Given request: Show each line of the material below that contains the word "pixel".

A block of data:
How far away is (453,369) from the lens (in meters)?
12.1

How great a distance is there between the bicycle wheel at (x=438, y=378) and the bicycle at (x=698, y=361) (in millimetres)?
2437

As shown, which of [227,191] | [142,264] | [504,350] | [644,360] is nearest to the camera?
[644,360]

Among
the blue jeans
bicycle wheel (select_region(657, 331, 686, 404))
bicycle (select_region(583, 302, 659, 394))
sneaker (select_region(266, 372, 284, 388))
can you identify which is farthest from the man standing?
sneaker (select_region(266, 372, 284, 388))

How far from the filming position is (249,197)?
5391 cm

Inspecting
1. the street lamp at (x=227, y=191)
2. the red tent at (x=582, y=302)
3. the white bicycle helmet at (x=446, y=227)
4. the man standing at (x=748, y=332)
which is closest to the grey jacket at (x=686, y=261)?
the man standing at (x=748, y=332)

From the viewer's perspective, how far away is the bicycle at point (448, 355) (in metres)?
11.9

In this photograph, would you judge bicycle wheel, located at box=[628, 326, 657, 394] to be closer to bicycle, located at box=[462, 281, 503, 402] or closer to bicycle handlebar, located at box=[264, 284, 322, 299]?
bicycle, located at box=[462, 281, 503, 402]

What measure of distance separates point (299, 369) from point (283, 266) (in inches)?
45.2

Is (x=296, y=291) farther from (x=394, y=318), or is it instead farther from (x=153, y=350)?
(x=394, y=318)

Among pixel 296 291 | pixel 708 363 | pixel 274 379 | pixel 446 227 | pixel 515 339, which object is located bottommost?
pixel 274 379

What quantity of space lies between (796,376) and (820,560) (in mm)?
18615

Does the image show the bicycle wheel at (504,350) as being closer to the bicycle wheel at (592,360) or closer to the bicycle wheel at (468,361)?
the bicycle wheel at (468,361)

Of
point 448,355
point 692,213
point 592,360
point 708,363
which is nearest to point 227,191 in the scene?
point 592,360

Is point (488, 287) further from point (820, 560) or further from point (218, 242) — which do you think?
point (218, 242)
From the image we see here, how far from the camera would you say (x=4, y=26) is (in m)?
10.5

Answer:
Among pixel 296 291 | pixel 708 363 | pixel 274 379 | pixel 446 227 | pixel 515 339, which object is located bottommost?
pixel 274 379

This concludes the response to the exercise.